Begin Data in this exercise
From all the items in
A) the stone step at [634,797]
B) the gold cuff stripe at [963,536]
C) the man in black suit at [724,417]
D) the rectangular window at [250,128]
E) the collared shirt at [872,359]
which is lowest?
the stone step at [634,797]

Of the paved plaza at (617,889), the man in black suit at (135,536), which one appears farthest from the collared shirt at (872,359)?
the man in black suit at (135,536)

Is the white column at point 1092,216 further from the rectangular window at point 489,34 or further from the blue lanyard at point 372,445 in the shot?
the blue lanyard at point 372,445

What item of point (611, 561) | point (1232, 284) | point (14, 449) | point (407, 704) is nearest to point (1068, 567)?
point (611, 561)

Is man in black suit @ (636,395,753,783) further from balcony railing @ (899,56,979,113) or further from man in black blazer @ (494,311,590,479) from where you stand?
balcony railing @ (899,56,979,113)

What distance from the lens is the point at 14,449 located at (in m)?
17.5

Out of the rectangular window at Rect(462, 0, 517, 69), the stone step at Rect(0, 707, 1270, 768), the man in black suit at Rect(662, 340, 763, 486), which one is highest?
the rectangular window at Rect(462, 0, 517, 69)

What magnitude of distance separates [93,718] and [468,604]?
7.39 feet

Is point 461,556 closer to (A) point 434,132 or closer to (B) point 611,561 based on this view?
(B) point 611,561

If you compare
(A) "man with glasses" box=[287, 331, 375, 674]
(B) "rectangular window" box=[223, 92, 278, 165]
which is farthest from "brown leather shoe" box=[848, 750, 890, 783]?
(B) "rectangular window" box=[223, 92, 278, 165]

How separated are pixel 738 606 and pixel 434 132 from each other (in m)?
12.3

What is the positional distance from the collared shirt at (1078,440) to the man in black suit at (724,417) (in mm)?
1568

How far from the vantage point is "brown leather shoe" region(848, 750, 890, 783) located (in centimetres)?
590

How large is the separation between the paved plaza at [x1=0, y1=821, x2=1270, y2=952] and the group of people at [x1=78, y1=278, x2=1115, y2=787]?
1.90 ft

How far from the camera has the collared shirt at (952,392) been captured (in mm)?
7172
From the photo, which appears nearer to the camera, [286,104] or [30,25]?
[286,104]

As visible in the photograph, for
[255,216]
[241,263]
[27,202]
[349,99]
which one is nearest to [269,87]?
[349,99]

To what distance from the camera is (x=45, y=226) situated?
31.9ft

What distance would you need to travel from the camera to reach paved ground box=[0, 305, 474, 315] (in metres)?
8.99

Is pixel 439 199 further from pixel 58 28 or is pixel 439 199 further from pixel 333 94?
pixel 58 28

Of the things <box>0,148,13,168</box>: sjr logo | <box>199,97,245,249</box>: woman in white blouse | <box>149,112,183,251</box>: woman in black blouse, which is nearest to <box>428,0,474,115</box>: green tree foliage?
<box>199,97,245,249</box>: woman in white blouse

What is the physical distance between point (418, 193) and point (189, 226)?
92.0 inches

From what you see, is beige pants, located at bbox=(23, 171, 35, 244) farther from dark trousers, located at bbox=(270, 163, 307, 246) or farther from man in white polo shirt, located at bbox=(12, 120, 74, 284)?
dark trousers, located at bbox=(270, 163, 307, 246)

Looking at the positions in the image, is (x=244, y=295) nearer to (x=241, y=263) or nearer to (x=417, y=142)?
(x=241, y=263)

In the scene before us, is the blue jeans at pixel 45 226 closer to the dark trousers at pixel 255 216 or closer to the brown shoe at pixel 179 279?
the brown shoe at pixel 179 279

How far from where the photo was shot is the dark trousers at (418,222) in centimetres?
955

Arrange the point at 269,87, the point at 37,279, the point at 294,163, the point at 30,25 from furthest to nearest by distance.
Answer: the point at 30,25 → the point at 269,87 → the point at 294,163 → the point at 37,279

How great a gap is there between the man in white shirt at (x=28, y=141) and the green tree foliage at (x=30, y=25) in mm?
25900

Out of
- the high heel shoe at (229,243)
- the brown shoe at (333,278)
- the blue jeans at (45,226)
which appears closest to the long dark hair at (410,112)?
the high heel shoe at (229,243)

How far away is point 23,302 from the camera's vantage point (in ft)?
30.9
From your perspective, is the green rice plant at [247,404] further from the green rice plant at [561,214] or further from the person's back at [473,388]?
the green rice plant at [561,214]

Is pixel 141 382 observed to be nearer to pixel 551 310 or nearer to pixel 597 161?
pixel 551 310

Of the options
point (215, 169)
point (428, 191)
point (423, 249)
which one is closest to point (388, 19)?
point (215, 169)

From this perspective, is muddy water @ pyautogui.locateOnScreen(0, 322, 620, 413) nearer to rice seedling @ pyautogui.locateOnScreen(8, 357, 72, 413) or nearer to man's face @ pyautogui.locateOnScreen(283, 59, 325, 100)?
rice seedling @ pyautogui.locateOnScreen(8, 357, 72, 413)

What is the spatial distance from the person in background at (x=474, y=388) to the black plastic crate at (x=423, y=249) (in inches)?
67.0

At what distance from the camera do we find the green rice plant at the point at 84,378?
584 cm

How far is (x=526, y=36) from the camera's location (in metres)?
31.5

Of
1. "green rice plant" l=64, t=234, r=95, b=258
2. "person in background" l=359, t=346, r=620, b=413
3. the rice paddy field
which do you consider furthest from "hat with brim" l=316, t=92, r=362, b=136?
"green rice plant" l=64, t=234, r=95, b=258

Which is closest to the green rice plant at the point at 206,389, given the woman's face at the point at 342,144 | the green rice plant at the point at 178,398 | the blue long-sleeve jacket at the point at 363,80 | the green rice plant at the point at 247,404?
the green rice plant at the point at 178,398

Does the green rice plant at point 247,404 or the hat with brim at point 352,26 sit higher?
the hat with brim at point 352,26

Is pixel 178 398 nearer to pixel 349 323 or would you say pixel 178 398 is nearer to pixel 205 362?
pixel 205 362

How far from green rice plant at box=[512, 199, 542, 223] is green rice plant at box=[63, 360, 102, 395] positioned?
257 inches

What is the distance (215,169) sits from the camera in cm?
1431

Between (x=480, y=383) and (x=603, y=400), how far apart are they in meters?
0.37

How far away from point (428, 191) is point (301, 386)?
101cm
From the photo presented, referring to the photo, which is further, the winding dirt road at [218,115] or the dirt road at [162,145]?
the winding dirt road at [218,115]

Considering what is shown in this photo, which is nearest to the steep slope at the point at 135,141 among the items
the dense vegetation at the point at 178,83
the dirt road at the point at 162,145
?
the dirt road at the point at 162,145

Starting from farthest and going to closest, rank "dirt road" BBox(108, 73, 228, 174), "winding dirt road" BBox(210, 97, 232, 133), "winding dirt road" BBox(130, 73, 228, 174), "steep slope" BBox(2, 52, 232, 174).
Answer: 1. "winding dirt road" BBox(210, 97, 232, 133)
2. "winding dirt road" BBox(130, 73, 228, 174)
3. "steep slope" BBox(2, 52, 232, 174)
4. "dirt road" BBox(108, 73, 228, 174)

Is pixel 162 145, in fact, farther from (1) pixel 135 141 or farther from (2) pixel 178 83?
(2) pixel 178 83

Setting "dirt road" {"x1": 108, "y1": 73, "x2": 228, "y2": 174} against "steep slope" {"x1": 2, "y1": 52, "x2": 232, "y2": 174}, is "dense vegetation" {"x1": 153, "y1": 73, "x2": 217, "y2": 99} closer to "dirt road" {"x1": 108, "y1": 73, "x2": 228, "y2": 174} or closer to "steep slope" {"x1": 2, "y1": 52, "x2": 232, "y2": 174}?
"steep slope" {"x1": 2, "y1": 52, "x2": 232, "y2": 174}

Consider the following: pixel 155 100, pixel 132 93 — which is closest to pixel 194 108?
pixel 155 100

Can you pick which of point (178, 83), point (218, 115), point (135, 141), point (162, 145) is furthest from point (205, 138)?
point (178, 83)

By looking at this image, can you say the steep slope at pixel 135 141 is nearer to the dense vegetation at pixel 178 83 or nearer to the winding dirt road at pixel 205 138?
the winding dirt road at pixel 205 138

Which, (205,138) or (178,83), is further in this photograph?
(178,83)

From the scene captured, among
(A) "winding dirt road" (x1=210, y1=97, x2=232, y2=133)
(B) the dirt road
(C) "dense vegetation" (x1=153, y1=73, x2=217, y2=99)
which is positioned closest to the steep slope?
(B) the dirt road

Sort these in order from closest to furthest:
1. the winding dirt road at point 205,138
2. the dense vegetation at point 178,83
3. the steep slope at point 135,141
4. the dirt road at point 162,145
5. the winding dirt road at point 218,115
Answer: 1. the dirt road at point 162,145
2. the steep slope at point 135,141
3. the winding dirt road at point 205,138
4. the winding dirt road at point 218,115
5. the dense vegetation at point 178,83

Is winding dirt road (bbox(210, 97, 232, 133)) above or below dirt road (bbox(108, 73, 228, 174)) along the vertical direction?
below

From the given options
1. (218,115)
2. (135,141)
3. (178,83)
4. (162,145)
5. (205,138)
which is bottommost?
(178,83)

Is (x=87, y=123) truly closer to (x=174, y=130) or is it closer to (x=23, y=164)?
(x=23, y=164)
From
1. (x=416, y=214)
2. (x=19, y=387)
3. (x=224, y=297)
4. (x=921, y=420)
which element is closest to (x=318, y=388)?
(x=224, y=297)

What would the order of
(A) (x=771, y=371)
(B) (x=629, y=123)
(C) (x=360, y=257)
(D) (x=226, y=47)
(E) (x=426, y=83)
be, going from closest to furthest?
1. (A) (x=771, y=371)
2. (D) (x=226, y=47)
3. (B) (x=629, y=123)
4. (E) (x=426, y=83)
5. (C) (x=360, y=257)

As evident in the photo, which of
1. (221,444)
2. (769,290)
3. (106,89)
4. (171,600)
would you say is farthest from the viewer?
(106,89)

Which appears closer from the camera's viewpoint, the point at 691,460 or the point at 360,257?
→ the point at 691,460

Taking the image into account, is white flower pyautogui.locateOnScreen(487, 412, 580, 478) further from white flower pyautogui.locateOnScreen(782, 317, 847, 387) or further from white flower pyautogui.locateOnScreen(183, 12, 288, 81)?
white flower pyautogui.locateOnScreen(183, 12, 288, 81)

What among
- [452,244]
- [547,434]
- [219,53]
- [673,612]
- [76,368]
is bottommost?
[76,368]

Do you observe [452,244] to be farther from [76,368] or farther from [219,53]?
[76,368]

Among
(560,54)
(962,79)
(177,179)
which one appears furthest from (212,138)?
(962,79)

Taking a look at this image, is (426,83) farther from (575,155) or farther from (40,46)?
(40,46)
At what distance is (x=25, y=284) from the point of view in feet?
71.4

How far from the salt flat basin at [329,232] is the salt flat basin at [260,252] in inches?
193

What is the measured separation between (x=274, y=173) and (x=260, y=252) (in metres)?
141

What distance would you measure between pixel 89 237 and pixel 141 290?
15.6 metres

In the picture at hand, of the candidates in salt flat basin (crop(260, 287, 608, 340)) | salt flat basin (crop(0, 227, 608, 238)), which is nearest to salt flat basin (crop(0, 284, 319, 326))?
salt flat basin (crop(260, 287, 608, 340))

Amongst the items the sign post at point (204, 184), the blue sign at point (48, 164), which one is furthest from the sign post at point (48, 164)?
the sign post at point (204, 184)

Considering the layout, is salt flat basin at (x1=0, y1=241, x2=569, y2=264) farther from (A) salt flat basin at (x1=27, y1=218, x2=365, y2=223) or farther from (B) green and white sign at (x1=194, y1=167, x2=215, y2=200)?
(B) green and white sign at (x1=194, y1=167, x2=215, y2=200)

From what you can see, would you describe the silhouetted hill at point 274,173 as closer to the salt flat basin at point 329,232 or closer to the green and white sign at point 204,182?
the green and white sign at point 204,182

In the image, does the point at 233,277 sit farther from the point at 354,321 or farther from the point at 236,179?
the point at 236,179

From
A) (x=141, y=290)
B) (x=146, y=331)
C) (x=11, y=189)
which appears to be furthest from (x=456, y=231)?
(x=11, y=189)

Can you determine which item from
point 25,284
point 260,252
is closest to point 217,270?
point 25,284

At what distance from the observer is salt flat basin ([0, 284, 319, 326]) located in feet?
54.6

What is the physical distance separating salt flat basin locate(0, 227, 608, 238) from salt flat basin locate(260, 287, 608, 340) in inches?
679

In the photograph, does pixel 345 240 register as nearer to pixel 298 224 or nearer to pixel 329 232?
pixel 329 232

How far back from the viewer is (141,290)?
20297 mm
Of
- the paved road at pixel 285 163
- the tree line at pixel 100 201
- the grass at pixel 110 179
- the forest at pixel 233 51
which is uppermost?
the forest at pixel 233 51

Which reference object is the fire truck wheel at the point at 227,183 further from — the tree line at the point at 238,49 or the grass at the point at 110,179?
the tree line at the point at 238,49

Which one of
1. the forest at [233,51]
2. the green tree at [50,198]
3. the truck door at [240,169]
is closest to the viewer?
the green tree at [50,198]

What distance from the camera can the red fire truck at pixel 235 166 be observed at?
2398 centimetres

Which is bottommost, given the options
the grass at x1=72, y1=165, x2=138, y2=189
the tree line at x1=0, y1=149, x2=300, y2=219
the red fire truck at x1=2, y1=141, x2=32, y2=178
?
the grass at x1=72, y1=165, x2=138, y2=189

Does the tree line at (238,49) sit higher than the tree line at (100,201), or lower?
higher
End Data in this exercise
Retype nothing except the lines from the line holding "At what distance from the observer" through the last line of the entries, both included.

At what distance from the observer is salt flat basin ([0, 284, 319, 326]) located in feet?
54.6

What is the physical distance separating salt flat basin locate(0, 227, 608, 238) from salt flat basin locate(260, 287, 608, 340) in inches?
679

In the photograph, does pixel 345 240 register as nearer to pixel 298 224 or nearer to pixel 329 232?
pixel 329 232

How far back from the viewer is (141,290)?
20297 mm
Of
- the paved road at pixel 285 163
- the tree line at pixel 100 201
- the grass at pixel 110 179
- the forest at pixel 233 51
which is uppermost?
the forest at pixel 233 51

Which reference object is the fire truck wheel at the point at 227,183 further from — the tree line at the point at 238,49 or the grass at the point at 110,179?
the tree line at the point at 238,49

Which one of
1. the forest at [233,51]
2. the green tree at [50,198]
3. the truck door at [240,169]
is closest to the viewer?
the green tree at [50,198]

What distance from the camera can the red fire truck at pixel 235 166 be observed at?
2398 centimetres

Which is bottommost, given the options
the grass at x1=72, y1=165, x2=138, y2=189
the tree line at x1=0, y1=149, x2=300, y2=219
the red fire truck at x1=2, y1=141, x2=32, y2=178
?
the grass at x1=72, y1=165, x2=138, y2=189

Does the tree line at (238,49) sit higher than the tree line at (100,201), or lower?
higher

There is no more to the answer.